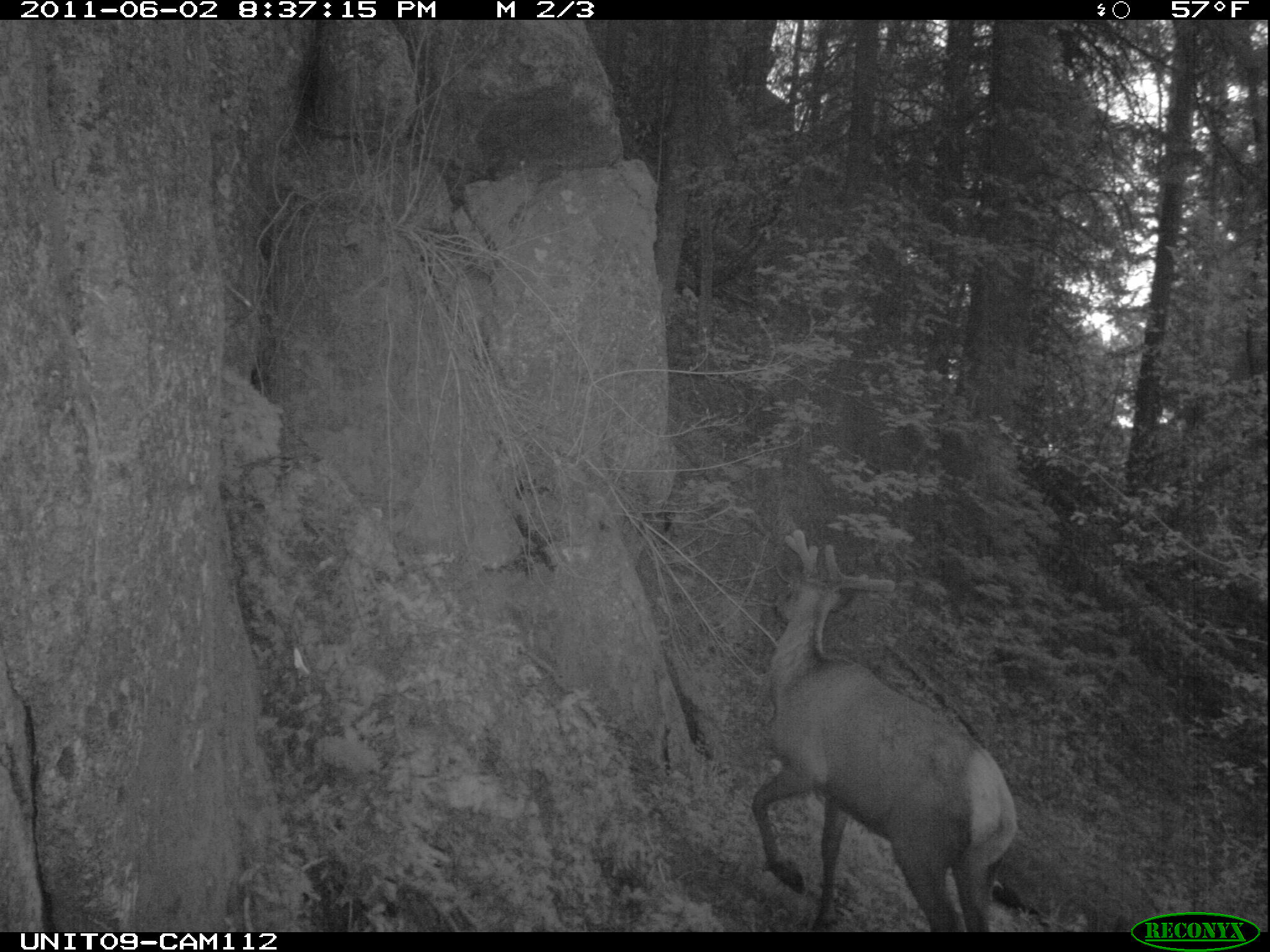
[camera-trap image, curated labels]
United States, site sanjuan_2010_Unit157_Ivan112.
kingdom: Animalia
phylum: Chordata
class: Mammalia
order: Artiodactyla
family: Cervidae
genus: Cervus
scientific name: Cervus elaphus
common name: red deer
==================================================
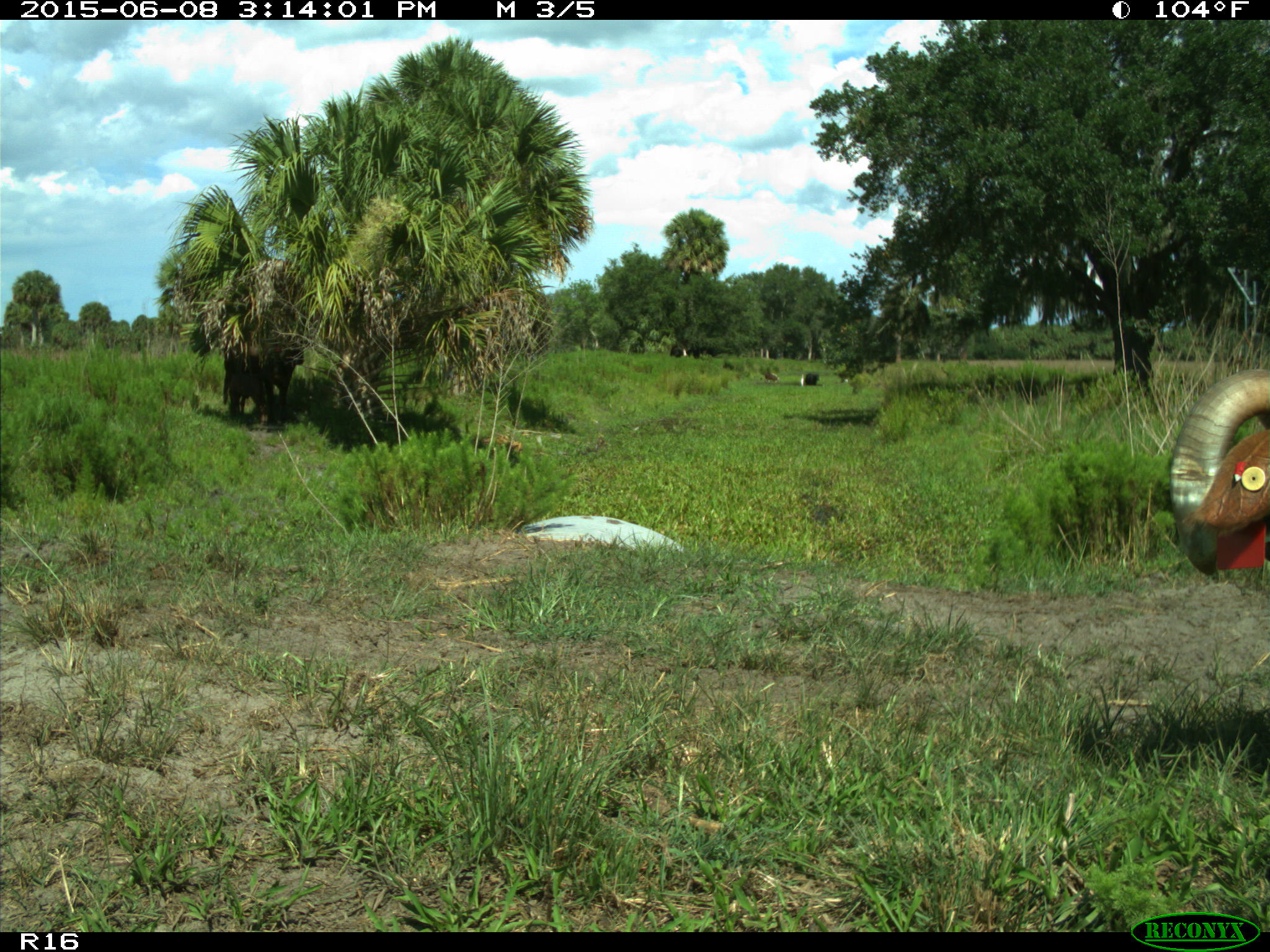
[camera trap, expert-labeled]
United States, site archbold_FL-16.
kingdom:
==================================================
- Problem details
Gather each line in the data that holds the string "trap".

- Finished exercise
[camera-trap image, curated labels]
[camera trap, expert-labeled]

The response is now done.